2.   To re-elect the following Directors retiring pursuant to Bye-law 4(2) of the Bye-laws of the Company to hold office until the next annual general meeting of the Company:
  (i)   Mr Teo Tong Kooi
 
  (ii)   Mr Gao Jia Lin
 
  (iii)   Mr Kwek Leng Peck
 
  (iv)   Mr Gan Khai Choon
 
  (v)   Mr Ho Tuck Chuen
 
  (vi)   Mr Tan Aik-Leang
 
  (vii)   Mr Neo Poh Kiat
 
  (viii)   Mr Matthew Richards
 
  (ix)   Mr Yan Ping
 
  (x)   Mr Zhang Shi Yong
3.   To authorize the Board of Directors to appoint Directors up to the maximum of 11 or such maximum number as determined from time to time by the shareholders in general meeting to fill any vacancies on the Board.
 
4.   To re-appoint Messrs KPMG Singapore as independent auditors of the Company and to authorize the Audit Committee to fix their remuneration.
 
5.   To transact any other business as may properly come before the Meeting or any adjournment thereof.
By Order of the Board
Teo Tong Kooi
President
Date: 22 January, 2008
Notes:
1.   The holder of the Special Share of the Company has the exclusive right to vote for the appointment and election of six Directors.

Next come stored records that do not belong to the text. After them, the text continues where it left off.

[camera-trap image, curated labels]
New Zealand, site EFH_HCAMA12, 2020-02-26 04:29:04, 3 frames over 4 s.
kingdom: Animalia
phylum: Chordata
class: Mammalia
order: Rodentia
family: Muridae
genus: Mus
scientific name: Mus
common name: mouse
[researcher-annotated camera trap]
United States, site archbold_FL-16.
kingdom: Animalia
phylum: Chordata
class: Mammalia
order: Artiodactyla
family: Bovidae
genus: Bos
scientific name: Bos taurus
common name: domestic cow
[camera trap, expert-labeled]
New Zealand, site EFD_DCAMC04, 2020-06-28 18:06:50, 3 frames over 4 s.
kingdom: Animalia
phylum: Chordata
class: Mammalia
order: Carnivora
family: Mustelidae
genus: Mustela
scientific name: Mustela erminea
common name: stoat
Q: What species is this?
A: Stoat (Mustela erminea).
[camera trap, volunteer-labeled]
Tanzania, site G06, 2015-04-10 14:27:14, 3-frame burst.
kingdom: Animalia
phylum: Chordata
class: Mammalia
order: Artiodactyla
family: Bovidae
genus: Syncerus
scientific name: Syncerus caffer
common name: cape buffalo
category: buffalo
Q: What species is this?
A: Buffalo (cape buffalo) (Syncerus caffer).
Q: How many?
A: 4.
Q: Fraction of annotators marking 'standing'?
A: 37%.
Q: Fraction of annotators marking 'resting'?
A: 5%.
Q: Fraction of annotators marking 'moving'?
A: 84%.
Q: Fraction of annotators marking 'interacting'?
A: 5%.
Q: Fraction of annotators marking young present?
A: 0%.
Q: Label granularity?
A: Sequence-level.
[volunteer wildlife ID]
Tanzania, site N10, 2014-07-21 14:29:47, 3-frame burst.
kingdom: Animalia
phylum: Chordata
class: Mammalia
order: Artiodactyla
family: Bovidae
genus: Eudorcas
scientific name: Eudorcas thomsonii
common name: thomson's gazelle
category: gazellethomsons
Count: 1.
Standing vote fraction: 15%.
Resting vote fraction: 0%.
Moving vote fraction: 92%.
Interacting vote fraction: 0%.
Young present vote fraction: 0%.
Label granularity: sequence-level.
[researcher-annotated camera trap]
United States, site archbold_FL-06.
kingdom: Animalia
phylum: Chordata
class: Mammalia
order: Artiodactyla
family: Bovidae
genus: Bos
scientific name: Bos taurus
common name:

Furthermore, no resolution of Shareholders may be passed without the affirmative vote of the Special Share.
 
2.   Only shareholders of record at the close of business on 17 January 2008 (New York time) shall be entitled to receive notice of and to attend and vote at the Meeting.
 
3.   A shareholder is entitled to appoint no more than two proxies to attend and vote in his stead.

 


 

4.   A proxy need not be a member of the Company.
 
5.   If a proxy is appointed, the proxy form and the power of attorney to other authority (if any) under which it is signed, must be lodged with BNY Mellon Shareowner Services at: POB 3862, S Hackensack NJ 07606 (for US Holders) OR POB 3865, S Hackensack NJ 07606 (for Foreign Holders) not less than 48 hours before the time appointed for the meeting, that is no later than 1 a.m. on Tuesday, February 12, 2008 (New York time).